Given text:
┌────────

Re: sizeof bit-fields

[Eljay Love-Jensen <eljay at adobe dot com>]

Hi Massimiliano,

>How can I obtain a 5 bytes long structure (if it is possible)? 

The bit-fields are going to pack like this in memory (probably), big-endian representation on a 32-bit/word machine:
  +--3---------2---------1---------+
0 +..ccccccccccbbbbbbbbbbaaaaaaaaaa+
4 +......................dddddddddd+
  +--------------------------------+

So the 32-bit word at offset 0 has a, b, and c and 2 fallow bits.  The 32-bit word at offset 4 has d and 22 fallow bits.

Note that bit-fields (typically) do not span across words.

If you really want the structure to be 5 bytes AND have byte alignment, you'll have to do more of the work yourself.  For example, in C++, I'd do it this way:

typedef char byte;
struct rec
{
    byte m[5]; // 40-bits to pack our 4 10-bit unsigned values.

    void setA(unsigned i_10);
    void setB(unsigned i_10);
    void setC(unsigned i_10);
    void setD(unsigned i_10);
    void setE(unsigned i_10);

    unsigned getA() const;
    unsigned getB() const;
    unsigned getC() const;
    unsigned getD() const;
    unsigned getE() const;
};

void rec::setA(unsigned i_10)
{
    m[0] = i_10 & 0xFF;
    m[1] = (m[1] & 0xFC) | ((i_10 >> 8) & 0x03);
}

unsigned rec::getA() const
{
    return (m[1] & 0x03) | (m[0] & 0xFF);
}

I leave get/set B, C, D as an exercise.  Note that the compiler's optimizer will optimize the seemingly superfluous masking where it's unnecessary, which makes this stuff fairly platform agnostic.

Another advantage is that you can read/write this structure directly to file or over a socket, on any 8-bit/byte platform, and it'll work.

HTH,
--Eljay

└────────

Objective: In the bit-fields reply, list every setter function declared inside the definition of struct rec.

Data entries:

┌────────

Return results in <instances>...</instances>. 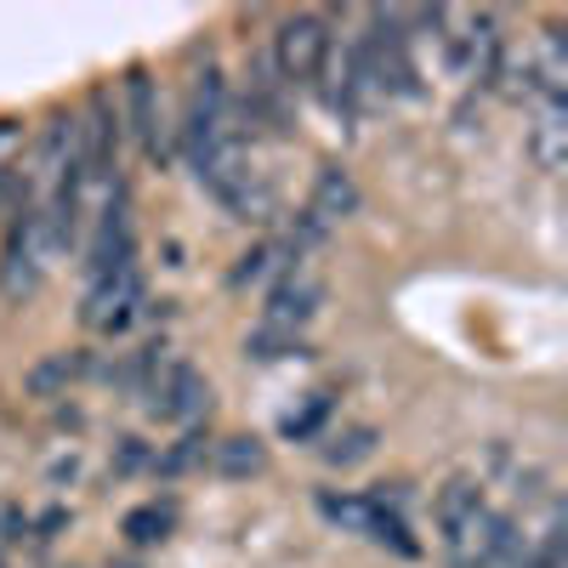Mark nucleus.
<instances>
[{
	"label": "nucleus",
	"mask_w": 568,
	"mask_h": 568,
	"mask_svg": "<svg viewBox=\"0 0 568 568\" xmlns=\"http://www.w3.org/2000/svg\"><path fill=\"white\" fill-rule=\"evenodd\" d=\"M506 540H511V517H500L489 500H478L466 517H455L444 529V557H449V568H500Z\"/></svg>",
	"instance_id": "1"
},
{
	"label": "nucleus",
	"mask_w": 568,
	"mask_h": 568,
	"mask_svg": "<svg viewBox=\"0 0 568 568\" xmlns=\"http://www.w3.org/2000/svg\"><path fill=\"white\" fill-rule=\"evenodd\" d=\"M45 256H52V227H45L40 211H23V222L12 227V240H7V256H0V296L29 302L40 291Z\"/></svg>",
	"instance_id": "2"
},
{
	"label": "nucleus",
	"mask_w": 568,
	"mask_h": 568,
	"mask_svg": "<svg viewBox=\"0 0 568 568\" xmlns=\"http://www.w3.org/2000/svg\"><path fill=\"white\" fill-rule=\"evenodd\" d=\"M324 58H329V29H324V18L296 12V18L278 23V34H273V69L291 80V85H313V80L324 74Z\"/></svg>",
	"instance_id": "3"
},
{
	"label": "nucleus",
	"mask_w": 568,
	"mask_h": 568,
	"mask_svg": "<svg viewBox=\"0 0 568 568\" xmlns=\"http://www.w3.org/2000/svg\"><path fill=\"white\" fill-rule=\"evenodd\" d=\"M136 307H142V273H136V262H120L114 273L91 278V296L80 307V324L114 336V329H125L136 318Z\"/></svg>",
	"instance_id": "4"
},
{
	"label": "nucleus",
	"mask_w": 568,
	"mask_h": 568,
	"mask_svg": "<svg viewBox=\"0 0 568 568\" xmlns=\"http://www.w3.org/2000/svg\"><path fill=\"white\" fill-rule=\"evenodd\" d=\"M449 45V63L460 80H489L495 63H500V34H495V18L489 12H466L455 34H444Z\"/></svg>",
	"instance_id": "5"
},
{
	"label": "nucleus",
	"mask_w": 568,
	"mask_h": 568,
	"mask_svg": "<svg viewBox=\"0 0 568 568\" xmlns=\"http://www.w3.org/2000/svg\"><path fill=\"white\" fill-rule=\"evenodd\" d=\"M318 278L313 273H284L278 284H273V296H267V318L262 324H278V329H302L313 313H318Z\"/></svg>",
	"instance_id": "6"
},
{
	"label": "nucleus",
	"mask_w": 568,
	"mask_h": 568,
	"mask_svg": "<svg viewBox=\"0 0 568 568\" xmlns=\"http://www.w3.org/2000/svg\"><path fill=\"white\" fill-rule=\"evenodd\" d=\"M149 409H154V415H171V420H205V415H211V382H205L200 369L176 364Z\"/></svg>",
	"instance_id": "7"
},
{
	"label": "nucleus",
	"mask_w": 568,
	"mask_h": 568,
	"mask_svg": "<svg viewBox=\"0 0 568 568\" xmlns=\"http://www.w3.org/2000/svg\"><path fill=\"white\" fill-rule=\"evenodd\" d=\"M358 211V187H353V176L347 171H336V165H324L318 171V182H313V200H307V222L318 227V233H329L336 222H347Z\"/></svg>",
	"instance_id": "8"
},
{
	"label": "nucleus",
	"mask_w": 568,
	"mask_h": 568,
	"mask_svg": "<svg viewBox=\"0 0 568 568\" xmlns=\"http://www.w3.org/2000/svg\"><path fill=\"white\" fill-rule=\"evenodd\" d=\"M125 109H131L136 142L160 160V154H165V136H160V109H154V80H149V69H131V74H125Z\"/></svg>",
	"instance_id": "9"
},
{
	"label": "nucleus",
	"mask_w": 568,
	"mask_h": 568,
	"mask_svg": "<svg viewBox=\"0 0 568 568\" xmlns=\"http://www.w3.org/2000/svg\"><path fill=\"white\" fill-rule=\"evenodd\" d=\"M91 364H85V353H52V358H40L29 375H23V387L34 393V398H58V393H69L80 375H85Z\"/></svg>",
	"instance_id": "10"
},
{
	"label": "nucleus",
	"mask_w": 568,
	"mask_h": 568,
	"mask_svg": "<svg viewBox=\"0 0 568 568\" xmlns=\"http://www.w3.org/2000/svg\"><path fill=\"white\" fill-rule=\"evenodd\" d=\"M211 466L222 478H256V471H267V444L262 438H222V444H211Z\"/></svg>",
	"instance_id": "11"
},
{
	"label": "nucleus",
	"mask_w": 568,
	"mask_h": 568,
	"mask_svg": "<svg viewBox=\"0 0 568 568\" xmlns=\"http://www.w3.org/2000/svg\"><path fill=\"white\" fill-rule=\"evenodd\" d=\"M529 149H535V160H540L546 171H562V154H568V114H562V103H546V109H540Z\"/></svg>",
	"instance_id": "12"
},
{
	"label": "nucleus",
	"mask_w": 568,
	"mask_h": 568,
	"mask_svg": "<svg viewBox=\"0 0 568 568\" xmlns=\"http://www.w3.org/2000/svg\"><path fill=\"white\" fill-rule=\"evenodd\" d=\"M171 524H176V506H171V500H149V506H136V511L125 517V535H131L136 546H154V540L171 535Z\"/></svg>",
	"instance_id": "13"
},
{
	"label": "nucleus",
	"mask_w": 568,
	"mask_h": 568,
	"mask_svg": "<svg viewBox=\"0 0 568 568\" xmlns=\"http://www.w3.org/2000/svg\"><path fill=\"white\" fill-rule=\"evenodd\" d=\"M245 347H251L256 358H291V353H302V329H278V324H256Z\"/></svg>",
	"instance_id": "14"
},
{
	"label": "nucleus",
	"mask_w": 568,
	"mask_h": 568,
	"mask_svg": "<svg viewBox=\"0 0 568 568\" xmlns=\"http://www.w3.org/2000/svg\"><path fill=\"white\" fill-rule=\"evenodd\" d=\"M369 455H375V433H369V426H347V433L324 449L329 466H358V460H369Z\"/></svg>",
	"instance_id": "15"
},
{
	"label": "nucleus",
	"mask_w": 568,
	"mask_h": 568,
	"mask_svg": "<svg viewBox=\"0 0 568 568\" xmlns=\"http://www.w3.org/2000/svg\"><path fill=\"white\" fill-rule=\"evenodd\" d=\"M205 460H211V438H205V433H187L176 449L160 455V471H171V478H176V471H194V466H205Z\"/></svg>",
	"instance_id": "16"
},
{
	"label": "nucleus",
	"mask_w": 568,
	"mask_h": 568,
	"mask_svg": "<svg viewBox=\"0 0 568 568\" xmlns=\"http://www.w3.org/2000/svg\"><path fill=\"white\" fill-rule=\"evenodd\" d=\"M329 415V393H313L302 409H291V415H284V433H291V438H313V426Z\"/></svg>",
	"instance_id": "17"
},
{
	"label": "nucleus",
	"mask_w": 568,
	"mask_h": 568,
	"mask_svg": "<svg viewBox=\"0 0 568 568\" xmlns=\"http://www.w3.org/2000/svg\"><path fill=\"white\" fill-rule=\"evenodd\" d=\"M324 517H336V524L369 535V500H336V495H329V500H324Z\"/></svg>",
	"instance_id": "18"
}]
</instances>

└────────

Response to the task: setA, setB, setC, setD, setE